■ **Short task 1**
In the post about correctly rounded math functions, why does the writer suggest keeping the new functions apart from the current Math(F)?

■ **Passage provided**
If implement APIs, it might be better to separate it from the current Math(F) - some functions will contain performance regressions, also to leave room for speed improvements using intrinsics, etc.

In CoreMathSharp, I implemented correctly rounded mathematical functions in the StrictMath(F) class.

APIs

namespace System;

public static class StrictMath
{
    public static double Acos(double x);
    public static double AcosPi(double x);
    public static double Acosh(double x);
    public static double Asin(double x);
    public static double AsinPi(double x);
    public static double Asinh(double x);
    public static double Atan(double x);
    public static double Atan2(double y, double x);
    public static double Atan2Pi(double y, double x);
    public static double AtanPi(double x);
    public static double Atanh(double x);
    public static double Cbrt(double x);
    public static double Cos(double x);
    public static double CosPi(double x);
    public static double Cosh(double x);
    public static double Erf(double x);
    public static double Erfc(double x);
    public static double Exp(double x);
    public static double Exp10(double x);
    public static double Exp10M1(double x);
    public static double Exp2(double x);
    public static double Exp2M1(double x);
    public static double ExpM1(double x);
    public static double Hypot(double x, double y);
    public static (double Value, int SignGamma) LGamma(double x);
    public static double Log(double x);
    public static double Log10(double x);
    public static double Log10P1(double x);
    public static double Log1P(double x);
    public static double Log2(double x);
    public static double Log2P1(double x);
    public static double Pow(double x);
    public static double ReciprocalSqrt(double x);
    public static double Sin(double x);
    public static (double Sin, double Cos) SinCos(double x);
    public static double SinPi(double x);
    public static double Sinh(double x);
    public static double TGamma(double x);
    public static double Tan(double x);
    public static double TanPi(double x);
    public static double Tanh(double x);
}

public static class StrictMathF
{
    public static float Acos(float x);
    public static float AcosPi(float x);
    public static float Acosh(float x);
    public static float Asin(float x);
    public static float AsinPi(float x);
    public static float Asinh(float x);
    public static float Atan(float x);
    public static float Atan2(float y, float x);
    public static float Atan2Pi(float y, float x);
    public static float AtanPi(float x);
    public static float Atanh(float x);
    public static float Cbrt(float x);
    public static float Compound(float x, float y);
    public static float Cos(float x);
    public static float CosPi(float x);
    public static float Cosh(float x);
    public static float Erf(float x);
    public static float Erfc(float x);
    public static float Exp(float x);
    public static float Exp10(float x);
    public static float Exp10M1(float x);
    public static float Exp2(float x);
    public static float Exp2M1(float x);
    public static float ExpM1(float x);
    public static float Hypot(float x, float y);
    public static (float Value, int SignGamma) LGamma(float x);
    public static float Log(float x);
    public static float Log10(float x);
    public static float Log10P1(float x);
    public static float Log1P(float x);
    public static float Log2(float x);
    public static float Log2P1(float x);
    public static float Pow(float x);
    public static float ReciprocalSqrt(float x);
    public static float Sin(float x);
    public static (float Sin, float Cos) SinCos(float x);
    public static float SinPi(float x);
    public static float Sinh(float x);
    public static float TGamma(float x);
    public static float Tan(float x);
    public static float TanPi(float x);
    public static float Tanh(float x);
}

API Usage

// All functions are accessible via StrictMath(F)

■ **Data extract**
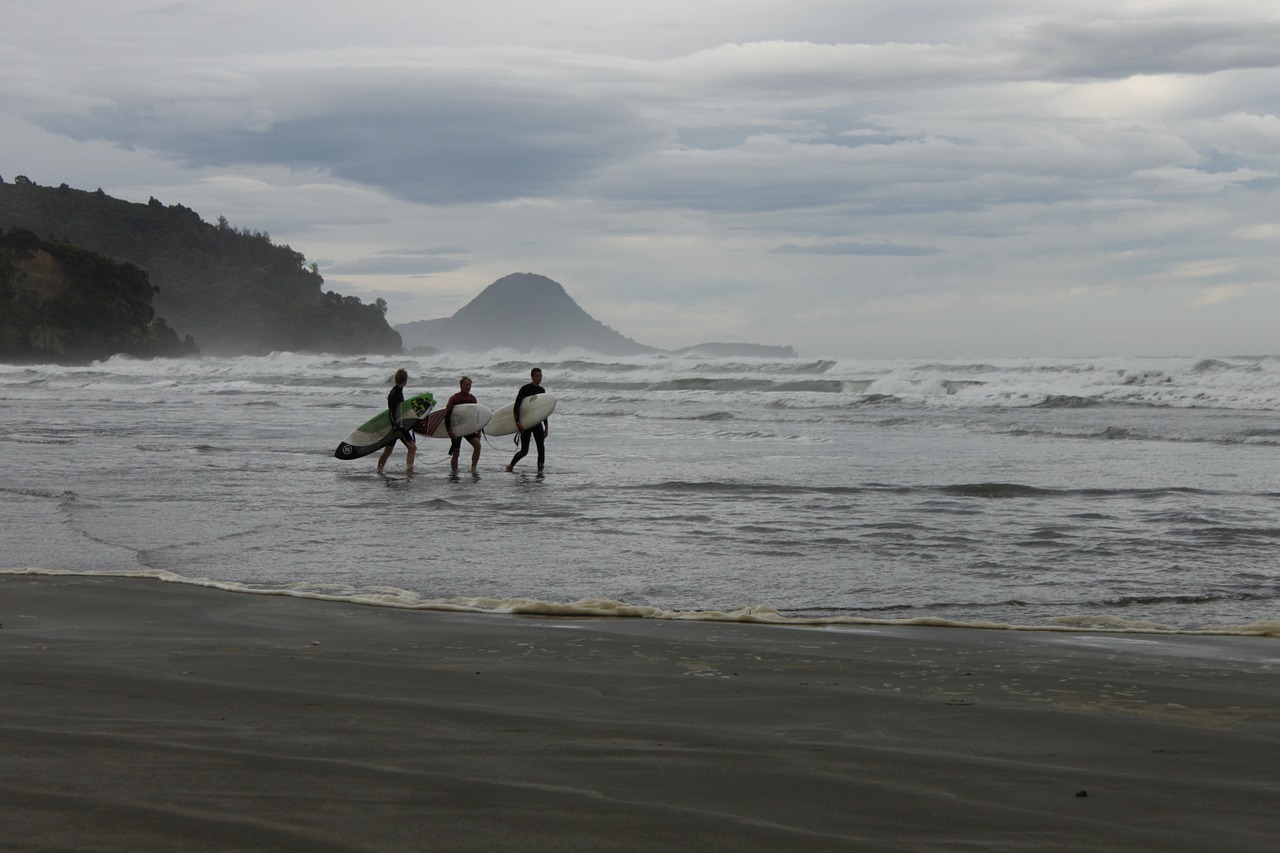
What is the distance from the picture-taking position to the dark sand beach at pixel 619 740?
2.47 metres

---

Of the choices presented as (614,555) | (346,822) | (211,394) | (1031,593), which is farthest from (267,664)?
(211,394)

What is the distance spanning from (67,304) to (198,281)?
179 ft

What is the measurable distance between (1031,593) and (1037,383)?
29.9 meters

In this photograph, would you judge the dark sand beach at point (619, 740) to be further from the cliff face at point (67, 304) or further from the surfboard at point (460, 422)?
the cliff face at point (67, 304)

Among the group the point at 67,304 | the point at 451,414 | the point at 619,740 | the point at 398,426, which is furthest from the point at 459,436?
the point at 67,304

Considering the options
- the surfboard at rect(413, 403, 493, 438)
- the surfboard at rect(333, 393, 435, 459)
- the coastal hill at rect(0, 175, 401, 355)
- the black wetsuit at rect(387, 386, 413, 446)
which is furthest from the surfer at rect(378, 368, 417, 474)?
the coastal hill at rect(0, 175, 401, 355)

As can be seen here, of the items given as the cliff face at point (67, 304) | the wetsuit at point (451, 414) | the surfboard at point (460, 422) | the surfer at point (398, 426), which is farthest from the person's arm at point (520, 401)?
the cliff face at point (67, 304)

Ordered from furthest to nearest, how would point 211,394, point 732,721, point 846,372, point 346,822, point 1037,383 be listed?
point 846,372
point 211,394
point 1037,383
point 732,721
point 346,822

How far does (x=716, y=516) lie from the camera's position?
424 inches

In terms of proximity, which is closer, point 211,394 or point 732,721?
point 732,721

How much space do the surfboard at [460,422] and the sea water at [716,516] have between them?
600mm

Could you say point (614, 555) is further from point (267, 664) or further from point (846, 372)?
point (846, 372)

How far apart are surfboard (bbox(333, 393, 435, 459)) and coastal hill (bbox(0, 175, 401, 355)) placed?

* * *

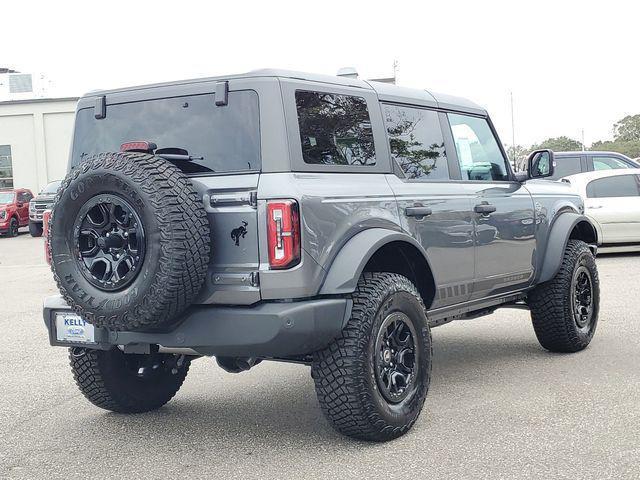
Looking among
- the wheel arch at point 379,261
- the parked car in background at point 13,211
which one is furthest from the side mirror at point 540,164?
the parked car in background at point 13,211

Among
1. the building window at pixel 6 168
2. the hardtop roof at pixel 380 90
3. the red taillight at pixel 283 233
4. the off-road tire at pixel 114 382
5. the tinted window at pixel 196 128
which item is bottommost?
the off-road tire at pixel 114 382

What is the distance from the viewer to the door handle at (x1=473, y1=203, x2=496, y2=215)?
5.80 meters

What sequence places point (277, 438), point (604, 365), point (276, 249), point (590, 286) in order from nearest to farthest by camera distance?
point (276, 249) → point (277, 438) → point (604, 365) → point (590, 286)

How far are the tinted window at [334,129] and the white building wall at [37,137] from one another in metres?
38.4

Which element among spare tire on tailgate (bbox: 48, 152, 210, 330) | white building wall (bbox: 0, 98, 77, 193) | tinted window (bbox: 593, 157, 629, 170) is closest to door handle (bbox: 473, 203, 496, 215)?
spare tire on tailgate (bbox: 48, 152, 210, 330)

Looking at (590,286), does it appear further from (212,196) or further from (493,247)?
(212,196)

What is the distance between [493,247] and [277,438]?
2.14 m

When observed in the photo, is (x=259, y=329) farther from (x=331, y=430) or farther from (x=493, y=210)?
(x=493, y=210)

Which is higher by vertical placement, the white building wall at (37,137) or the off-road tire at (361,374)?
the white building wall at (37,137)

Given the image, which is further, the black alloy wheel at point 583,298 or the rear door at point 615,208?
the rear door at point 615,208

■ **Short task 2**
From the listing, print the stretch from the line containing "What is the distance from the picture-taking" through the line containing "2.47 metres", both ends included, and nothing else.

■ **Exercise answer 1**
Some of the functions would run slower than the current ones. Keeping them separate also leaves room to make them faster later, for example with intrinsics.

■ **Exercise answer 2**
What is the distance from the picture-taking position to the dark sand beach at pixel 619 740?
2.47 metres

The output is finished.